◆ **What you will do**
Repeat the listing that follows, character for character, minus the pictures.

◆ **Exercise data**
★ ★ ★ ★ ★ ★ ★

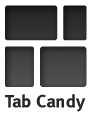 Tab-candy-logo.png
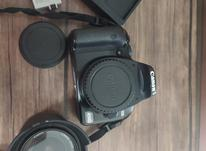 دوربین canon450d در شیپور-عکس کوچک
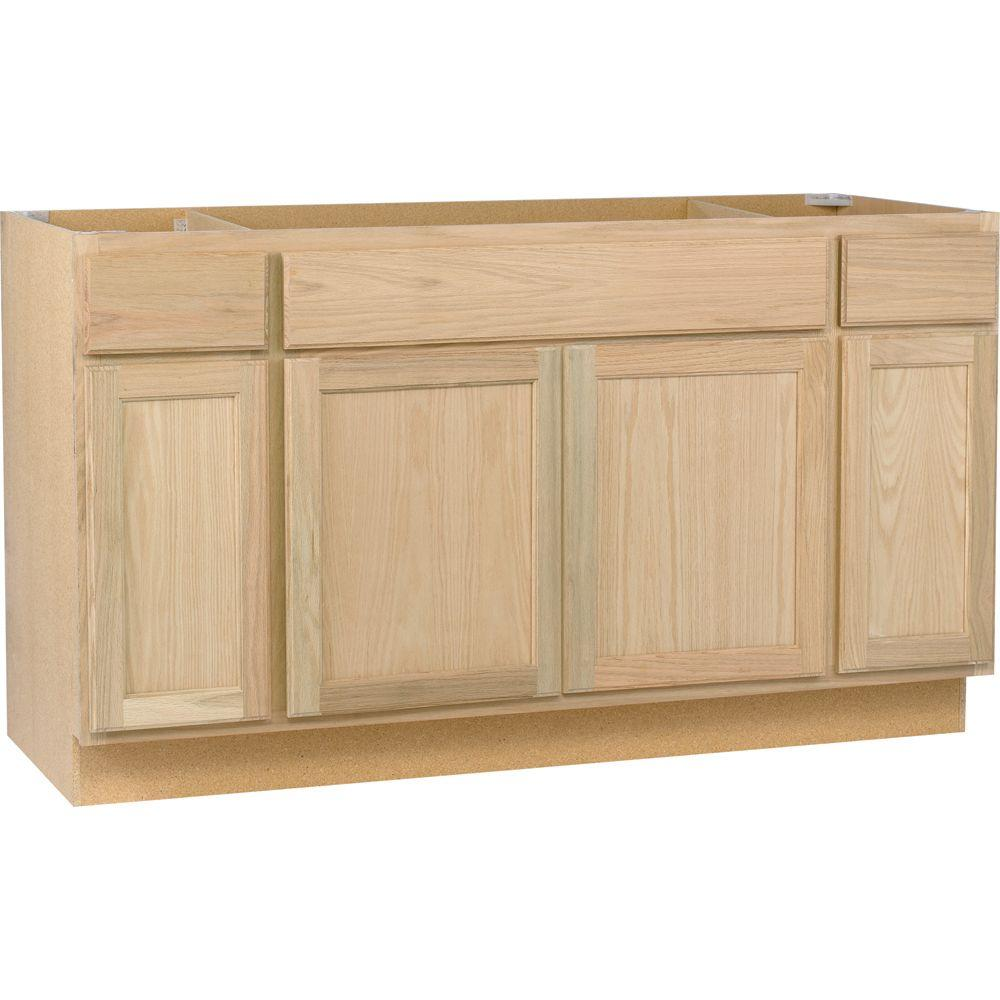 assembled 60x34 5x24 in sink base kitchen cabinet in unfinished oak rh homedepot com corner sink cabinet home depot sink base cabinet home depot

★ ★ ★ ★ ★ ★ ★

◆ **Solution to the problem**
 Tab-candy-logo.png
 دوربین canon450d در شیپور-عکس کوچک
 assembled 60x34 5x24 in sink base kitchen cabinet in unfinished oak rh homedepot com corner sink cabinet home depot sink base cabinet home depot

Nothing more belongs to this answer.